┌──
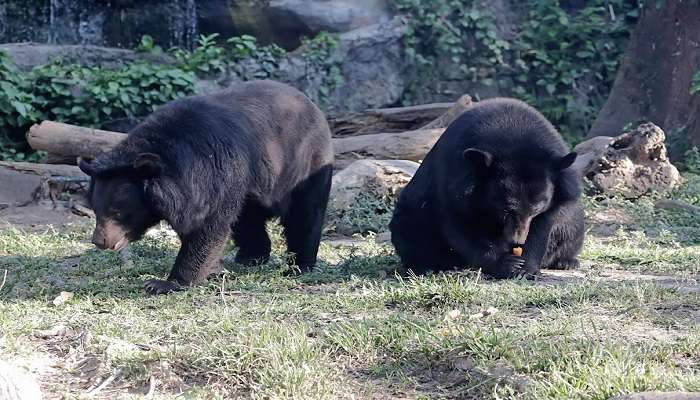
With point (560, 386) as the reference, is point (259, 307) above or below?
below

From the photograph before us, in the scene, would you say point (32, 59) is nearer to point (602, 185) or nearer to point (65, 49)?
point (65, 49)

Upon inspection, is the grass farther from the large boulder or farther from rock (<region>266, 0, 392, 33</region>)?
rock (<region>266, 0, 392, 33</region>)

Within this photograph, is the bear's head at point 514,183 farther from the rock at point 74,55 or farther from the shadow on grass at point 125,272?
the rock at point 74,55

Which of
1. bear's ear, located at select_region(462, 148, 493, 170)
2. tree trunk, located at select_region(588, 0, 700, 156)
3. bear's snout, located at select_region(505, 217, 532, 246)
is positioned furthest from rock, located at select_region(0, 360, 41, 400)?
tree trunk, located at select_region(588, 0, 700, 156)

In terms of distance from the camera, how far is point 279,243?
757 cm

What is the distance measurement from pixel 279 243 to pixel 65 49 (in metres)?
7.07

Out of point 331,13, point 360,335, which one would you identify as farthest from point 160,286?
point 331,13

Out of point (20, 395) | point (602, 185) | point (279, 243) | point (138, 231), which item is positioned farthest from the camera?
point (602, 185)

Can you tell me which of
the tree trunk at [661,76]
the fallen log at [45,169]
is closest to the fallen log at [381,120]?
the tree trunk at [661,76]

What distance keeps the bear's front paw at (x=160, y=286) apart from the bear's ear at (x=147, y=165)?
2.13 ft

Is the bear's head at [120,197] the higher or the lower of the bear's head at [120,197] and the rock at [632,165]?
the higher

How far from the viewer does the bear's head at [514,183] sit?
556 centimetres

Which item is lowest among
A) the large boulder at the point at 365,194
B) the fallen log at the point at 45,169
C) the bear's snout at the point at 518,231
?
the fallen log at the point at 45,169

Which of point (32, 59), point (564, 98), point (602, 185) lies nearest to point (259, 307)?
└──
What the task asks - Each entry above should be reproduced exactly, with the pictures removed.

Written response -
With point (560, 386) as the reference, is point (259, 307) above or below?
below

From the photograph before us, in the scene, would you say point (32, 59) is nearer to point (602, 185) or nearer to point (65, 49)?
point (65, 49)

Upon inspection, is the grass farther from the large boulder or farther from rock (<region>266, 0, 392, 33</region>)?
rock (<region>266, 0, 392, 33</region>)

Within this photograph, is the bear's head at point 514,183 farther from the rock at point 74,55 or farther from the shadow on grass at point 125,272?
the rock at point 74,55

Which of
1. bear's ear, located at select_region(462, 148, 493, 170)
2. tree trunk, located at select_region(588, 0, 700, 156)
3. bear's snout, located at select_region(505, 217, 532, 246)
is positioned furthest from rock, located at select_region(0, 360, 41, 400)?
tree trunk, located at select_region(588, 0, 700, 156)

In terms of distance from the camera, how far is point 279,243?
757 cm

What is the distance measurement from pixel 279 243 to pixel 65 49 (in metres)?
7.07

Out of point 331,13, point 360,335, which one would you identify as farthest from point 160,286?
point 331,13

Out of point (20, 395) | point (602, 185) | point (279, 243) | point (138, 231), which item is positioned farthest from the camera?
point (602, 185)

Can you tell me which of
the tree trunk at [661,76]
the fallen log at [45,169]
is closest to the fallen log at [381,120]?
the tree trunk at [661,76]

What distance keeps the bear's front paw at (x=160, y=286) apart from the bear's ear at (x=147, y=165)?
2.13 ft

Is the bear's head at [120,197] the higher or the lower of the bear's head at [120,197] and the rock at [632,165]?
the higher

How far from the viewer does the bear's head at [514,183] sit?
556 centimetres

Which item is lowest among
A) the large boulder at the point at 365,194
B) the fallen log at the point at 45,169
C) the bear's snout at the point at 518,231
?
the fallen log at the point at 45,169

Which of point (32, 59), point (564, 98), point (602, 185) lies nearest to point (259, 307)?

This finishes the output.